Aiming at the specific effect of the input layer, the input layer can respectively encode the appointed personal attribute information, the valued content corresponding to the appointed behavior information and the valued content corresponding to the appointed transaction information of the target client to obtain a plurality of encoded contents. Optionally, the input layer may obtain a plurality of encoded contents by using a one-hot encoding manner, where the encoded contents correspond to the specified personal attribute information, the specified behavior information, and the specified transaction information of the target client. The input layer can construct the obtained plurality of coded contents into feature vectors of the target clients, and because the coding processing is carried out on each target sub-time period, the obtained plurality of coded contents are also aimed at one target sub-time period, the constructed feature vectors are feature vectors of the target clients under one target sub-time period, and the feature vectors of the target clients in each target sub-time period respectively comprise appointed personal attribute information, appointed behavior information corresponding value contents and appointed transaction information corresponding value contents of the target clients in the target sub-time period.

Optionally, in one implementation manner, for each target sub-period, based on a plurality of encoded contents corresponding to the target sub-period, the process of constructing the feature vector of the target client under the target sub-period may include:

For each target sub-time period, constructing respective feature sub-vectors of each feature of the target client in the target sub-time period by utilizing a plurality of coded contents corresponding to the target sub-time period; each feature in the target sub-time period is used for representing appointed personal attribute information, value content corresponding to appointed behavior information and value content corresponding to appointed transaction information of a target client in the target sub-time period;

and performing splicing processing and dimension reduction processing on each constructed feature sub-vector to obtain the feature vector of the target client in the target sub-time period.

It can be understood that, since the plurality of encoded contents are encoded by using the specified personal attribute information of the target client, the valued content corresponding to the specified behavior information, and the valued content corresponding to the specified transaction information, the input layer can construct feature sub-vectors corresponding to different features by using the plurality of encoded contents. The input layer can perform splicing processing and dimension reduction processing on each feature sub-vector, and it can be understood that the splicing processing can splice the local features of each feature sub-vector into global features containing the value content corresponding to the appointed personal attribute information and the appointed behavior information and the value content corresponding to the appointed transaction information; the dimension reduction process can convert the high-dimension sparse vector into a low-dimension dense vector, so that the constructed feature vector can concentrate the feature information, and the dimension reduction process can also be called as ebedding (embellishment for short), so that an input layer capable of carrying out the dimension reduction process in the model can also be called as an ebedding layer (embellishment for short). It should be noted that the splicing process and the dimension reduction process are not limited in sequence. In the scheme, the appointed personal attribute information, the appointed behavior information and the appointed transaction information of the target client are input into an emb layer, and the encoding processing, the splicing processing and the dimension reduction processing are carried out, in particular to emb the financial characteristics in the transaction behavior, so that more characteristics can be spliced by the characteristic vectors, the data noise is reduced, and the model processing speed is improved.

Aiming at the specific effect of the input layer, the input layer can construct a tensor matrix corresponding to the target client based on the feature vectors of the target client in each target sub-time period; and the tensor matrix is used for representing the appointed personal attribute information, the appointed behavior information and the appointed transaction information of the target client in each target sub-time period.

For the specific role of the probability fitting layer, the probability fitting layer can input the tensor matrix of the target client generated by the input layer into a main structure encoder and a decoder of a transducer network with a multi-head self-attention mechanism applied, namely, in the multi-head self-attention neural network structure, an output result is generated by using the self-attention mechanism of the multi-head self-attention neural network structure, and the probability fitting layer can use the output result to fit the asset loss probability of the target client in a specified future time period.

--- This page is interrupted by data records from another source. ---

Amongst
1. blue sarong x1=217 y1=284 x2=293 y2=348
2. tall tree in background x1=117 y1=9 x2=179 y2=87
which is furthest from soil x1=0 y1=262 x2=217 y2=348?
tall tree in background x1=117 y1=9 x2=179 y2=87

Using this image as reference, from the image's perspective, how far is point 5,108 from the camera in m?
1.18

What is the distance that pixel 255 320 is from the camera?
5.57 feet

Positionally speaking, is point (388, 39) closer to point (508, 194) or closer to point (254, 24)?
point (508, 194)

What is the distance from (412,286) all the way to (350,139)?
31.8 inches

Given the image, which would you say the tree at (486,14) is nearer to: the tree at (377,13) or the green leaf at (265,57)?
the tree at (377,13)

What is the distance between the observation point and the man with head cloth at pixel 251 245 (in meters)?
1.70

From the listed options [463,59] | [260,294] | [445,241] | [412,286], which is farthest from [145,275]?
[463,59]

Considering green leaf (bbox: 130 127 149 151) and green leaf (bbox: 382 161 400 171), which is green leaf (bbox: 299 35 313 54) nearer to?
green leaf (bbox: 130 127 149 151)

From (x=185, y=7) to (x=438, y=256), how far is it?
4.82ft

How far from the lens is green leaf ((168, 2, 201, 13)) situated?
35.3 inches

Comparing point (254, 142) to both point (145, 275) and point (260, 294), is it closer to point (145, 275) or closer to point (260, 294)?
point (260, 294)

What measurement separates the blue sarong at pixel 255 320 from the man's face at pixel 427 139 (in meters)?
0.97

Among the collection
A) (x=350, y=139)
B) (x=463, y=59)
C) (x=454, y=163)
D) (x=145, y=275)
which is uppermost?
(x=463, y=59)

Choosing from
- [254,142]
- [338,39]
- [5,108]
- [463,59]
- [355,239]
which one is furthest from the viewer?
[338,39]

For example, the probability fit layer may fit the asset loss probability of the target customer at a specified future time period using the output results and the softmax function.

In the scheme, the input layer is utilized to process the appointed personal attribute information, the appointed behavior information and the appointed transaction information of the target clients, the appointed personal attribute information, the appointed behavior information and the appointed transaction information are spliced to financial characteristics of more target clients, the application of a model applying a transducer network in a financial scene is expanded, and the prediction effect is improved compared with a traditional DNN (Deep Neural Networks, deep neural network) model by utilizing an advanced self-attention mechanism.

S104, when the asset loss probability of the target client in the appointed future time period is greater than a preset threshold value, sending an early warning notice to a client manager of the target client according to a preset notice mode; the early warning notice is used for representing that the target client predicts the asset loss condition in the appointed future time period.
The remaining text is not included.